** Selected passage **
━━━━━━━━━━━━━━━━━━━━━━━━━━━━━━

Re: [PATCH] wrapper: Fix a errno discrepancy on NetBSD.

Jeff King <peff@xxxxxxxx> · Sat, 3 May 2025 11:49:28 -0400

On Sat, May 03, 2025 at 10:58:58PM +0800, shejialuo wrote:

> > PS I notice that this same function reads the whole packed-refs file
> >    into a strbuf. That may be a problem, as they can grow pretty big in
> >    extreme cases (e.g., GitHub's fork networks easily got into the
> >    gigabytes, as it was every ref of every fork). We usually mmap it.
> >    Not related to this discussion, but just something I noticed while
> >    reading the function.
> 
> Peff, thanks for notifying me. I want to know more background.
> Initially, the reason why I don't use `mmap` is that when checking the
> ref consistency, we usually don't need to share the "packed-refs"
> content for multiple processes via `mmap`.

You're not sharing with other processes running fsck, but you'd be
sharing the memory with all of the other processes using that
packed-refs file for normal lookups.

But even if it's shared with nobody, reading it all into memory is
strictly worse than just mmap (since the data is getting copied into the
new allocation).

> I don't know how Github executes "git fsck" for the forked repositories.
> Is there any regular tasks for "git fsck"? And would "packed-refs" file
> be shared for all these repositories?

I don't know offhand how often GitHub runs fsck in an automated way
these days. Or even how big packed-refs files get, for that matter.

The specific case I'm thinking of for GitHub is that each fork network
has a master "network.git" repo that stores the objects for all of the
forks (which point to it via their objects/info/alternates files).  That
network.git repo doesn't technically need to have all of the refs all
the time, but in practice it wants to know about them for reachability
during repacking, etc.

So it has something like "refs/remotes/<fork_id>/heads/master", and so
on, copying the whole refs/* namespace of each fork. If you look at,
say, torvalds/linux, the refs data for a single fork is probably ~30k or
so (based on looking at what's in a clone). And there are ~55k forks. So
that's around 1.5G. Not a deal-breaker to allocate (keeping in mind they
have pretty beefy systems), but enough that mmap is probably better.

━━━━━━━━━━━━━━━━━━━━━━━━━━━━━━

** Input data **
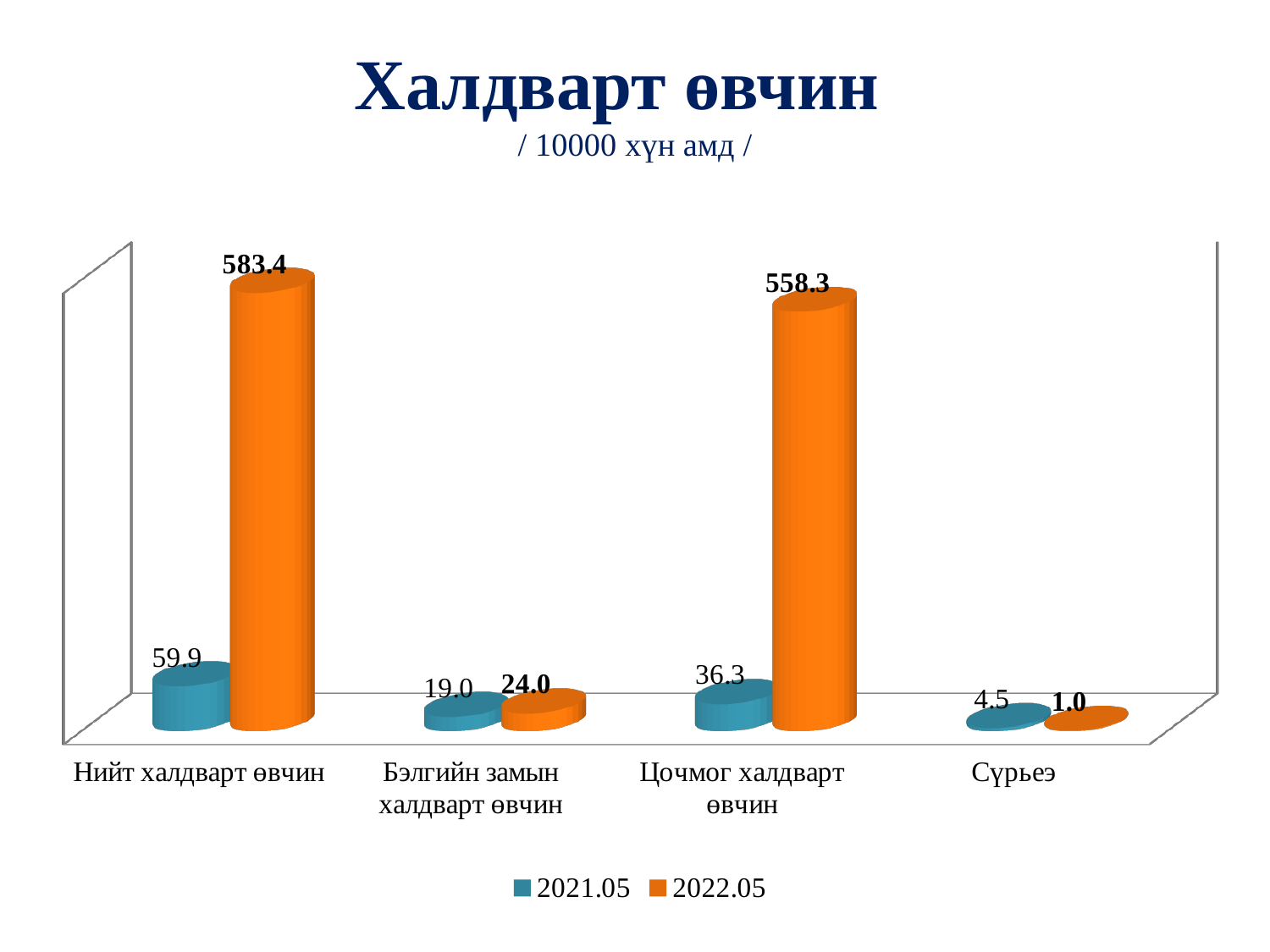
What is the value for Бэлгийн замын халдварт өвчин in the 2021.05 series? 19.0 What is the difference between the 2022.05 and 2021.05 values for Бэлгийн замын халдварт өвчин? 5.0 How many series does the legend list? 2 What is the value for Сүрьеэ in the 2022.05 series? 1.0 Which category has the highest value in the 2022.05 series? Нийт халдварт өвчин What kind of chart is shown on the slide? Bar chart How many categories are shown on the x axis? 4 Which category has the lowest value in the 2021.05 series? Сүрьеэ What is the value for Нийт халдварт өвчин in the 2022.05 series? 583.4 What is the value for Цочмог халдварт өвчин in the 2021.05 series? 36.3 For Сүрьеэ, which series has the larger value, 2021.05 or 2022.05? 2021.05 What is the difference between the 2022.05 and 2021.05 values for Нийт халдварт өвчин? 523.5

━━━━━━━━━━━━━━━━━━━━━━━━━━━━━━

** Description of the task **
Write out the packed-refs reply from "I don't know offhand" up to and including "during repacking, etc.", swapping "repacking" for "garbage collection". The data was taken from a separate source.

** Answer for the task **
I don't know offhand how often GitHub runs fsck in an automated way
these days. Or even how big packed-refs files get, for that matter.

The specific case I'm thinking of for GitHub is that each fork network
has a master "network.git" repo that stores the objects for all of the
forks (which point to it via their objects/info/alternates files).  That
network.git repo doesn't technically need to have all of the refs all
the time, but in practice it wants to know about them for reachability
during garbage collection, etc.